● Source passage
- Opening Delimiter -
God pronounced everything He had made to be very good. Although a full exposition is well outside of the scope of this book, we will do well to briefly note a few things. This passage is one of the most crucial in Scripture:
God made mankind in His image. Remember that when you interact with others.
God made us either male or female; there are not any other options.
God put the earth into human hands as stewards (or managers) of His creation; the earth is not some sacred entity on which humankind is a contaminant. “For thus says the Lord, who created the heavens (he is God!), who formed the earth and made it (he established it; he did not create it empty, he formed it to be inhabited!): ‘I am the Lord, and there is no other’” (Isaiah 45:18). As further evidence of this, observe that God created both wild animals and livestock, and provided food for both people and animals.
“And God blessed them. And God said to them, ‘Be fruitful and multiply and fill the earth and subdue it, and have dominion over the fish of the sea and over the birds of the heavens and over every living thing that moves on the earth.’ And God said, ‘Behold, I have given you every plant yielding seed that is on the face of all the earth, and every tree with seed in its fruit. You shall have them for food’” (Genesis 1:28–29). Here God was speaking not to Adam37 only as an individual, but in Adam’s capacity as the representative of the whole human race. These commands are universally recognized in orthodox Christianity as the Dominion Mandate to all Adam’s descendants in recognition of Adam’s representative status. Adam’s representative status is also why, when he sinned, all mankind fell with him. “Therefore, just as sin came into the world through one man, and death through sin, and so death spread to all men because all sinned” (Romans 5:12).
Evolution teaches that modern humans evolved from earlier primates. But we see here that God explicitly, directly, and personally created Adam, the first human. By contrast, God’s creation of animals was far less intimate: “Let the earth bring forth living creatures according to their kinds…” The end of Luke’s genealogy of the Lord Jesus also confirms for us that Adam was the first human: “the son of Enos, the son of Seth, the son of Adam, the son of God” (Luke 3:38). Further, God did not take an ape and from the ape make a man; He made Adam from dust and personally breathed into his nostrils the breath of life.
37Eve, if present, was present only for herself, not in the same representative capacity as Adam.
- Closing Delimiter -
● What to work on
Please write out the creation passage word for word, starting at "Evolution teaches that" and ending at "breath of life.".

[Entries taken from a collection]
- Opening Delimiter -
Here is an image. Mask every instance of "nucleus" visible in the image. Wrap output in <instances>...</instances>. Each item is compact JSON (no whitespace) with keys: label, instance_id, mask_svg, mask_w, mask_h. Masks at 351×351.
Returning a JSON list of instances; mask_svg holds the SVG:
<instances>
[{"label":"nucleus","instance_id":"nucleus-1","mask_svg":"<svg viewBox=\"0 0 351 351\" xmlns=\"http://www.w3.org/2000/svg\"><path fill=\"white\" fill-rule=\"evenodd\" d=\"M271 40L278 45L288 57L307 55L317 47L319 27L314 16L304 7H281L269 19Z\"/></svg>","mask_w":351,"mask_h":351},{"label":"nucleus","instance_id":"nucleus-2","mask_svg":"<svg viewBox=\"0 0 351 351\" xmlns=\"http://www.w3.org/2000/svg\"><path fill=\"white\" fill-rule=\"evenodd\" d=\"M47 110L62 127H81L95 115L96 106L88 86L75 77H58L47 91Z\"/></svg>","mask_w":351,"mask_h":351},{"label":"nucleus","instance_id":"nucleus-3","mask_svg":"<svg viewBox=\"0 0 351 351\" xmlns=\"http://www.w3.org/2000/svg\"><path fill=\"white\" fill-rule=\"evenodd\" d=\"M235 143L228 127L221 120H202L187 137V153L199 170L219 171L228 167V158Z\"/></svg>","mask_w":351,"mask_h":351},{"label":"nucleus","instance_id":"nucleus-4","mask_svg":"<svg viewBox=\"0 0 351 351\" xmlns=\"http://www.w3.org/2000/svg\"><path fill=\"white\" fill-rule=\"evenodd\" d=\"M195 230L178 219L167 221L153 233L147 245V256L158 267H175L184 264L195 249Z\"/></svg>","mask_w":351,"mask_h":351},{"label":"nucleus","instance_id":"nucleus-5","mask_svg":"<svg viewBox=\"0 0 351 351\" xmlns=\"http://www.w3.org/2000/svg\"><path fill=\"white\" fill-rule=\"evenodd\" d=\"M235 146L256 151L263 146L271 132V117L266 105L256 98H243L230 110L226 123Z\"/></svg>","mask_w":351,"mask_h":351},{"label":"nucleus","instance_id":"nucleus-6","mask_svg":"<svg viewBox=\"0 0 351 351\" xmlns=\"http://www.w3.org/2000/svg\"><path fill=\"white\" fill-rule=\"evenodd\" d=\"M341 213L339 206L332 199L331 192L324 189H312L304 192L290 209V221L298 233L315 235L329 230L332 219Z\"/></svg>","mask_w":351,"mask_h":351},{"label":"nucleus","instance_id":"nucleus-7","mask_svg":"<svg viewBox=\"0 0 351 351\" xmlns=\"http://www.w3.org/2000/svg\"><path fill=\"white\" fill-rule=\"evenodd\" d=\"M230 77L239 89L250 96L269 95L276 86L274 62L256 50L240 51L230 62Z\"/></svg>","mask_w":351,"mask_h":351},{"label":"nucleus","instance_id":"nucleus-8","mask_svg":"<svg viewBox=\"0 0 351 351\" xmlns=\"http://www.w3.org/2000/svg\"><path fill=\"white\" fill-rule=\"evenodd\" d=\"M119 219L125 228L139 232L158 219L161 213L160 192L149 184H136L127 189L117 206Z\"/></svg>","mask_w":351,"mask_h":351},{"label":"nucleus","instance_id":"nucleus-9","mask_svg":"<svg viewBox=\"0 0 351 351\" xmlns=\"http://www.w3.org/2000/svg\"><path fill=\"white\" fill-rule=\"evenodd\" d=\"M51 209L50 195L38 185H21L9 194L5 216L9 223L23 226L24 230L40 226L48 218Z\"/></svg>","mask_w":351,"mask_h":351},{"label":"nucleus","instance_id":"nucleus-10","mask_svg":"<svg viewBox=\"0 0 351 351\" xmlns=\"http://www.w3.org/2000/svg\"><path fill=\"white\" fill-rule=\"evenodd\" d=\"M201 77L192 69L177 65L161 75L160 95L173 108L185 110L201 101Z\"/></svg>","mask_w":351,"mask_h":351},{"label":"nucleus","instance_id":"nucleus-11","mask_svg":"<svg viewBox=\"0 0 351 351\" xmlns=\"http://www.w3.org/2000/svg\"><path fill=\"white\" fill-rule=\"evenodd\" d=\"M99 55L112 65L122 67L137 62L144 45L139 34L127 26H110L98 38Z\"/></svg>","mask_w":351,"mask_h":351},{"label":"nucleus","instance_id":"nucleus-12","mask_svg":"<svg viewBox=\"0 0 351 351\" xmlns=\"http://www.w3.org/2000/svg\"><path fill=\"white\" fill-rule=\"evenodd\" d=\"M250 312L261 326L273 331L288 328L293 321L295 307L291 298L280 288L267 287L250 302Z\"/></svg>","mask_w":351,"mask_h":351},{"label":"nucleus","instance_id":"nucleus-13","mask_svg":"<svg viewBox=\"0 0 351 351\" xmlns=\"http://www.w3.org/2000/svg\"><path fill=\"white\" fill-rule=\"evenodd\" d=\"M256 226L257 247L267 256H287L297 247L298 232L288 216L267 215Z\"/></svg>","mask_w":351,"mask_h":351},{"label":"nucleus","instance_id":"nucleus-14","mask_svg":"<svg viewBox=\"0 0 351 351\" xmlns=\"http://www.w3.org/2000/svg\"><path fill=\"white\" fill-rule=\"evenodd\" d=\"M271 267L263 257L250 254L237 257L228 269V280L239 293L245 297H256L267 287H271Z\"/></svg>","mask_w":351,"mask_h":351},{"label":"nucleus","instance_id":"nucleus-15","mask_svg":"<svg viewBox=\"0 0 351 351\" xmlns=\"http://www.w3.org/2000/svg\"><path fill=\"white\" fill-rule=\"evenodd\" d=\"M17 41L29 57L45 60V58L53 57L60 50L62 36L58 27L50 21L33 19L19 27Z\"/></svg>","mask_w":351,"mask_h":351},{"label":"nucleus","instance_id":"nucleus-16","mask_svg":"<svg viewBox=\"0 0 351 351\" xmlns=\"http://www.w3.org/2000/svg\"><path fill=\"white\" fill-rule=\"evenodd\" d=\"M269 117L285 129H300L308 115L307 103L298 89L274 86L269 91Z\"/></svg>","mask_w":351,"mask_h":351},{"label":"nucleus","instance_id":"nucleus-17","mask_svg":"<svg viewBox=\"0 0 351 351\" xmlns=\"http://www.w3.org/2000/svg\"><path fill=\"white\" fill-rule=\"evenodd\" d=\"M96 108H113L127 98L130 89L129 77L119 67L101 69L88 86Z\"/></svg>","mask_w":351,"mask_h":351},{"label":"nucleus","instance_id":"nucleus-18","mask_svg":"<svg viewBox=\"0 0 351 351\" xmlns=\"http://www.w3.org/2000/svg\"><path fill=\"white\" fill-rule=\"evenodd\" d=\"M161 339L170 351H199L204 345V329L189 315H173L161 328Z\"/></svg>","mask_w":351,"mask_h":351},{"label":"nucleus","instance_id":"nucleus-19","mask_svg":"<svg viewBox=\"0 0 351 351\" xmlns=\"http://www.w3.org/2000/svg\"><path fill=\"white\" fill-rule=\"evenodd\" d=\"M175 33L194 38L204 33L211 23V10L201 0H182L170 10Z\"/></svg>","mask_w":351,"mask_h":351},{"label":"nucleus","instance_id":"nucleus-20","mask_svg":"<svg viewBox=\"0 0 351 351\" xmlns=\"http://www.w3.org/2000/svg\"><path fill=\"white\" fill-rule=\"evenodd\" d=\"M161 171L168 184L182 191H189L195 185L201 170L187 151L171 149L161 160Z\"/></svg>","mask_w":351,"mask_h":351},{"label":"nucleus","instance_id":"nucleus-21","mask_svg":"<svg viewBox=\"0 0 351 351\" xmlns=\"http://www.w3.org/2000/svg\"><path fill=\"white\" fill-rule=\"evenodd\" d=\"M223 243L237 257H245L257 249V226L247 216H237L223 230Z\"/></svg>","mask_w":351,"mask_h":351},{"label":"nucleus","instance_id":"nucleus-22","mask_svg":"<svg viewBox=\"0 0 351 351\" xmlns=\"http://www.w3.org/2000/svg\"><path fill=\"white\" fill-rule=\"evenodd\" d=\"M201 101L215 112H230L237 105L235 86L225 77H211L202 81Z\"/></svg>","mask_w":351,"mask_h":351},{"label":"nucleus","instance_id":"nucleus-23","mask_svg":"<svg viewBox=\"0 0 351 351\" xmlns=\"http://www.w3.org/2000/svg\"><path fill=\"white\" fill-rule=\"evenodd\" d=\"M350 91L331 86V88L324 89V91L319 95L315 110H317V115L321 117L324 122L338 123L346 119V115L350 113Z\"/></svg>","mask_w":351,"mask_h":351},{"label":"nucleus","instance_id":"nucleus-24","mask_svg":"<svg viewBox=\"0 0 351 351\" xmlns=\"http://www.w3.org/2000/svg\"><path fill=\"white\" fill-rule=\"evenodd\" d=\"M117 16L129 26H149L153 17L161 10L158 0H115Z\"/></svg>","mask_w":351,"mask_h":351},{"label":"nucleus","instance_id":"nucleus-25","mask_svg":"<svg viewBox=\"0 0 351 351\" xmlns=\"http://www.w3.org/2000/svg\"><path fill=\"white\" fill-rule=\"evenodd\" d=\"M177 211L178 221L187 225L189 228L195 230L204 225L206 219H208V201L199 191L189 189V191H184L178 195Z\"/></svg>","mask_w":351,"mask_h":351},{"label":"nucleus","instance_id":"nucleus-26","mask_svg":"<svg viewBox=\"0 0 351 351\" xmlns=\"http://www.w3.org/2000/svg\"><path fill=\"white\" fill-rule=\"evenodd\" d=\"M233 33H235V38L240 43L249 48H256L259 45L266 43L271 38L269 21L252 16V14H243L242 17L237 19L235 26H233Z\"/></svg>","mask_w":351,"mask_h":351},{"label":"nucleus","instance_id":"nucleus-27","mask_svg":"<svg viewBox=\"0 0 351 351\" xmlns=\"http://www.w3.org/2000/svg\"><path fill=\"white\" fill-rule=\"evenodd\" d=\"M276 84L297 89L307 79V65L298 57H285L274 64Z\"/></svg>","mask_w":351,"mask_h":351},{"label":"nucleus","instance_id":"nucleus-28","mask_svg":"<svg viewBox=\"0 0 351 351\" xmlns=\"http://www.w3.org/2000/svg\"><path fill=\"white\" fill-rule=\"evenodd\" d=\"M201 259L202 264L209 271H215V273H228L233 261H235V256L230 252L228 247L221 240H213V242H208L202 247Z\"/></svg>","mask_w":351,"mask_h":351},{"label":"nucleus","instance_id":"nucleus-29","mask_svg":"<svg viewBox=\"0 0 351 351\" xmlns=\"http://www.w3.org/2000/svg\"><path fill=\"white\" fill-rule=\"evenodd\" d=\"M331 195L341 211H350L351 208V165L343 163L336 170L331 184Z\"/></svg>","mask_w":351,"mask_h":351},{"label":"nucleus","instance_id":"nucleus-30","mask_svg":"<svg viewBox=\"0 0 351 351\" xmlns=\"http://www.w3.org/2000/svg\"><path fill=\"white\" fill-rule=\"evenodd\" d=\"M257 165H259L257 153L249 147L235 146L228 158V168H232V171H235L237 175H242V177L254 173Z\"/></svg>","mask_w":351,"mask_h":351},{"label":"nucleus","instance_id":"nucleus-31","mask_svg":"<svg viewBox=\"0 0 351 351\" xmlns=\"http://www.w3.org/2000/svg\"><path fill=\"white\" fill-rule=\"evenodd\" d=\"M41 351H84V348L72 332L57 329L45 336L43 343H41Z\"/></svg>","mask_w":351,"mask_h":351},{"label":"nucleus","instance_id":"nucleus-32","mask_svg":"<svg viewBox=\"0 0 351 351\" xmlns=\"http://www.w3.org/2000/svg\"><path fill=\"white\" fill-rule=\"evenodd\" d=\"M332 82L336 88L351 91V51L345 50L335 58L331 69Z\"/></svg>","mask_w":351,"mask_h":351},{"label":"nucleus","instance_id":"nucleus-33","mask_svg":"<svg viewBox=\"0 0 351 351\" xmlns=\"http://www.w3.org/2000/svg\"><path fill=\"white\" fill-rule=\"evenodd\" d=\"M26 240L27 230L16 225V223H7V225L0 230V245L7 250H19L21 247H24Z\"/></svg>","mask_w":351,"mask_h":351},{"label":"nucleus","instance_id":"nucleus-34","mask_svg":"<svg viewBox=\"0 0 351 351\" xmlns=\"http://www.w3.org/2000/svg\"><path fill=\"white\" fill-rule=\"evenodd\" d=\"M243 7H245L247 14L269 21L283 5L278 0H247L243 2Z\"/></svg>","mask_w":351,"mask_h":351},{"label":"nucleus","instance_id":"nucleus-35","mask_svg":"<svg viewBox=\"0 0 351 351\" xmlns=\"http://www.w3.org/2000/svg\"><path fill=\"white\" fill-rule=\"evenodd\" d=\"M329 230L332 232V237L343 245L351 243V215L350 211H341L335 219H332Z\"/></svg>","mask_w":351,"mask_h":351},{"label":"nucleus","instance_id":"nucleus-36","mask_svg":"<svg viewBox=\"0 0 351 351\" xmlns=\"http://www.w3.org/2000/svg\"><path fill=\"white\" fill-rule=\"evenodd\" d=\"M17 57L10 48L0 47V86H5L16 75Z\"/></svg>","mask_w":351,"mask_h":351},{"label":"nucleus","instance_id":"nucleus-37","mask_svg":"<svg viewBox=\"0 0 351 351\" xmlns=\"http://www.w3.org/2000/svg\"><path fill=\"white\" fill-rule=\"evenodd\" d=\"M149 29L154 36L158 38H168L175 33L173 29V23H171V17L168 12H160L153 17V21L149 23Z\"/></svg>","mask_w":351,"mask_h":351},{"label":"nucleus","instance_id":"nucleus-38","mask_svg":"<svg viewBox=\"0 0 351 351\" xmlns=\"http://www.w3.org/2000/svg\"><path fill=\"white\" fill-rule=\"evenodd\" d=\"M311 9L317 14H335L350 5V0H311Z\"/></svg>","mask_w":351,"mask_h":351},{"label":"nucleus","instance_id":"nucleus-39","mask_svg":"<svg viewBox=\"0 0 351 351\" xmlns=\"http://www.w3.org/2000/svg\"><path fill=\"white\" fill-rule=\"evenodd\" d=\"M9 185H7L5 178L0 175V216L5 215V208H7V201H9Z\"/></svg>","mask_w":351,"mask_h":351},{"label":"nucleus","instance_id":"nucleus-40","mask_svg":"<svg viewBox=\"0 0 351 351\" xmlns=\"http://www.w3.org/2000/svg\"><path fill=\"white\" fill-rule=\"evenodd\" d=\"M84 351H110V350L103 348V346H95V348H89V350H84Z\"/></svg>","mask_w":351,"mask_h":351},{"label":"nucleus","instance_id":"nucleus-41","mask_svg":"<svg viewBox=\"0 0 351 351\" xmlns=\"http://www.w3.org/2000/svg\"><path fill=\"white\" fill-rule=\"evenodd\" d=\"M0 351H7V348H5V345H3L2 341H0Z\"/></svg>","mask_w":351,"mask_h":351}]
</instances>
- Closing Delimiter -
● Solution
Evolution teaches that modern humans evolved from earlier primates. But we see here that God explicitly, directly, and personally created Adam, the first human. By contrast, God’s creation of animals was far less intimate: “Let the earth bring forth living creatures according to their kinds…” The end of Luke’s genealogy of the Lord Jesus also confirms for us that Adam was the first human: “the son of Enos, the son of Seth, the son of Adam, the son of God” (Luke 3:38). Further, God did not take an ape and from the ape make a man; He made Adam from dust and personally breathed into his nostrils the breath of life.